(Collected data entries)

┌──

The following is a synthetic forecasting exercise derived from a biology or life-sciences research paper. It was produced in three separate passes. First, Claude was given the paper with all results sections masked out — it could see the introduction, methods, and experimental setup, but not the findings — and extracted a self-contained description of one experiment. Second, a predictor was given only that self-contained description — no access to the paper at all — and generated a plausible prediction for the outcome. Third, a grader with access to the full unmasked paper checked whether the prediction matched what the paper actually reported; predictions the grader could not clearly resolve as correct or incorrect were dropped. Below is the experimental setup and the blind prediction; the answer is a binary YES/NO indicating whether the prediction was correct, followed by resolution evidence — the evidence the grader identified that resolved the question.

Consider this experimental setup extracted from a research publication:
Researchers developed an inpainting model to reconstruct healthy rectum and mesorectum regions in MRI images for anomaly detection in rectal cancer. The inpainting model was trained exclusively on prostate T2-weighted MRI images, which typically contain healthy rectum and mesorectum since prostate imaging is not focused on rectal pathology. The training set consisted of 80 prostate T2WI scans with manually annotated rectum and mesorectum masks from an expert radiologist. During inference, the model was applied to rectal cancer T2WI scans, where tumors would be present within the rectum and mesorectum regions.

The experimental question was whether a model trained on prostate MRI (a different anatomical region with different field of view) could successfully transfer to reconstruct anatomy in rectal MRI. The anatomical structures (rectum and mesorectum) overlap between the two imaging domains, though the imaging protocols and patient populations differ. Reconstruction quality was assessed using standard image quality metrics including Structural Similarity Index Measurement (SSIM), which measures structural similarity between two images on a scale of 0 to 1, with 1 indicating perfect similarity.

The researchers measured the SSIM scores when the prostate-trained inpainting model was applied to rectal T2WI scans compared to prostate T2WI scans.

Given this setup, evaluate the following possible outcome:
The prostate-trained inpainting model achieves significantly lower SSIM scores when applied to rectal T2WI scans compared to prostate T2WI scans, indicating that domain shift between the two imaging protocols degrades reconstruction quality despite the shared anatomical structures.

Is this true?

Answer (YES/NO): NO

└──

Look above for the line that contains "Researchers developed an". Starting there, transcribe every line exactly until you have copied the line that contains "Given this setup, evaluate".

Researchers developed an inpainting model to reconstruct healthy rectum and mesorectum regions in MRI images for anomaly detection in rectal cancer. The inpainting model was trained exclusively on prostate T2-weighted MRI images, which typically contain healthy rectum and mesorectum since prostate imaging is not focused on rectal pathology. The training set consisted of 80 prostate T2WI scans with manually annotated rectum and mesorectum masks from an expert radiologist. During inference, the model was applied to rectal cancer T2WI scans, where tumors would be present within the rectum and mesorectum regions.

The experimental question was whether a model trained on prostate MRI (a different anatomical region with different field of view) could successfully transfer to reconstruct anatomy in rectal MRI. The anatomical structures (rectum and mesorectum) overlap between the two imaging domains, though the imaging protocols and patient populations differ. Reconstruction quality was assessed using standard image quality metrics including Structural Similarity Index Measurement (SSIM), which measures structural similarity between two images on a scale of 0 to 1, with 1 indicating perfect similarity.

The researchers measured the SSIM scores when the prostate-trained inpainting model was applied to rectal T2WI scans compared to prostate T2WI scans.

Given this setup, evaluate the following possible outcome:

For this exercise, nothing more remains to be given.